> _Required work_
[A] In the event announcement, on what day and at what time does the Zoom CLE take place?
[B] Reproduce the event announcement word for word, everything from "Join OWLS, the" down to "submit questions beforehand.".

Join OWLS, the OWLS Foundation, the Multnomah Bar Association Professionalism and Equity, Diversity and Inclusion committees, and the OSB Civil Rights Section on Friday, June 26, 10:00-11:30 a.m. Zoom CLE. Click here to submit questions beforehand.
Grieving families, social distancing, economic disruption: In many respects, coronavirus has changed the world. But it also has exposed the startlingly consistent toll that catastrophe exacts on communities of color. We cannot disentangle the reality that this pandemic is also taking place amidst a national uprising seeking redress from the systemic violence of our criminal justice system on Black bodies.
In responding to COVID-19, local leaders must account for the systemic and institutional racism that make Black people, people of color and indigenous people particularly vulnerable to both the virus itself, complications from the disease and the societal and economic insecurity created by the pandemic. Black people, people of color and indigenous people face underlying inequities in health, income, wealth, access to government resources and participation, incarceration, education, and nearly every additional feature of society. If local governments do not engage communities of color to amplify their voices and needs during this crisis and shape an equity-driven response, their actions are likely to perpetuate and exacerbate these existing inequities.
This discussion will focus on how COVID-19 and the governmental response is disparately impacting communities of color from the national to local scale, including the direct and indirect harms being done to communities of color by the pandemic and the government’s response, how frames of belonging can help inform public policy decisions and approaches to serve all of our communities and address racial disparities, what legal tools are available to address these disparities and where there are gaps, and what lawmakers should consider as they attempt to craft a response to this crisis.

> _Raw data_
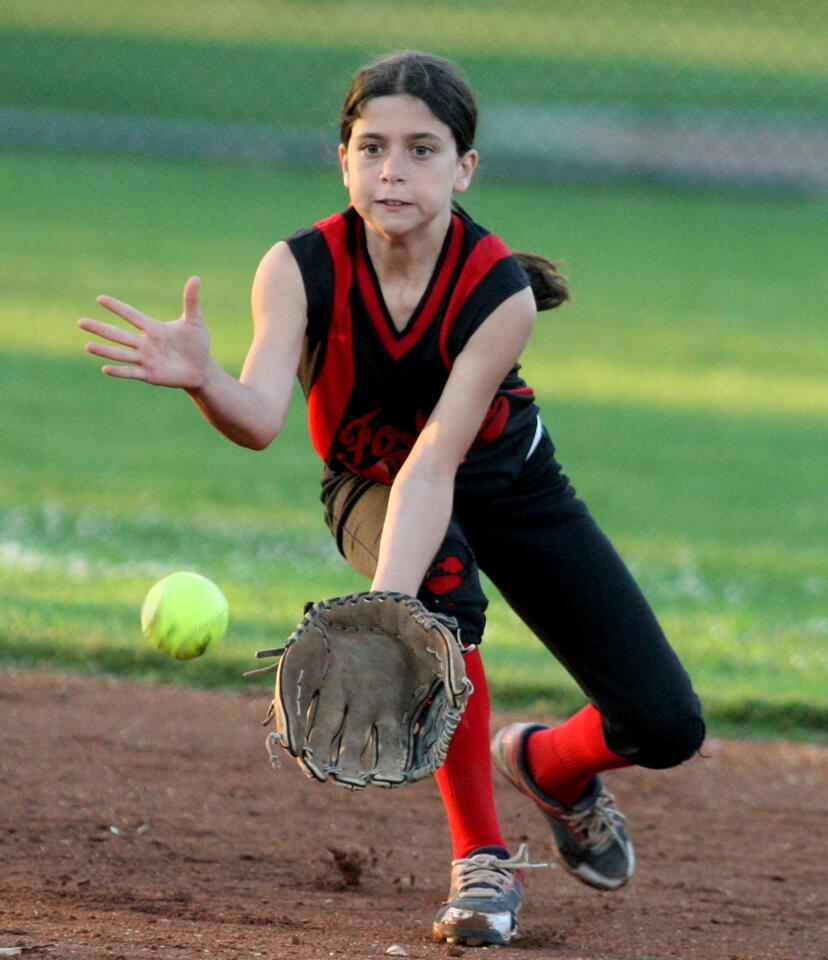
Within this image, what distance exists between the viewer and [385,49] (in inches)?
943

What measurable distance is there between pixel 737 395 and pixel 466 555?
7869mm

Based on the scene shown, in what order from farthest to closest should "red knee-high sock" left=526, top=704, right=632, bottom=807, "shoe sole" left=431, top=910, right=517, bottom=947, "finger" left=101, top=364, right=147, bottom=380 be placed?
"red knee-high sock" left=526, top=704, right=632, bottom=807, "shoe sole" left=431, top=910, right=517, bottom=947, "finger" left=101, top=364, right=147, bottom=380

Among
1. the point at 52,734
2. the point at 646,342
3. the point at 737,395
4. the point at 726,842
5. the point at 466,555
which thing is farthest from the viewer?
the point at 646,342

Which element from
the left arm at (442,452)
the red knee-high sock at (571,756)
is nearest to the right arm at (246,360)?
the left arm at (442,452)

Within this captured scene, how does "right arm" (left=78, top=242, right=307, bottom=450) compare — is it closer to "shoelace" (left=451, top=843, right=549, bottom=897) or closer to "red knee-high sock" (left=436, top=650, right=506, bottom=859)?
"red knee-high sock" (left=436, top=650, right=506, bottom=859)

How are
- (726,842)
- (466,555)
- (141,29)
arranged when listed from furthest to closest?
(141,29), (726,842), (466,555)

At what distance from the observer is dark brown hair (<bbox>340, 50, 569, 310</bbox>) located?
3293 millimetres

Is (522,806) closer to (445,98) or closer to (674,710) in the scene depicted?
(674,710)

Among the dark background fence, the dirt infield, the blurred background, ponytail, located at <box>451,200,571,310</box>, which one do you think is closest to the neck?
ponytail, located at <box>451,200,571,310</box>

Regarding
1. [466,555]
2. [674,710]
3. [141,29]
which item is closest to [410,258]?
[466,555]

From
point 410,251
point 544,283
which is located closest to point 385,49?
point 544,283

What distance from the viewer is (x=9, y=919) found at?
326 centimetres

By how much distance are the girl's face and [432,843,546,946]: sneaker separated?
1308mm

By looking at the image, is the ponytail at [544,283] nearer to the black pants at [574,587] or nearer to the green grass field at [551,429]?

> _Answers by item_
[A] Friday, June 26, from 10:00 to 11:30 a.m.

[B]
Join OWLS, the OWLS Foundation, the Multnomah Bar Association Professionalism and Equity, Diversity and Inclusion committees, and the OSB Civil Rights Section on Friday, June 26, 10:00-11:30 a.m. Zoom CLE. Click here to submit questions beforehand.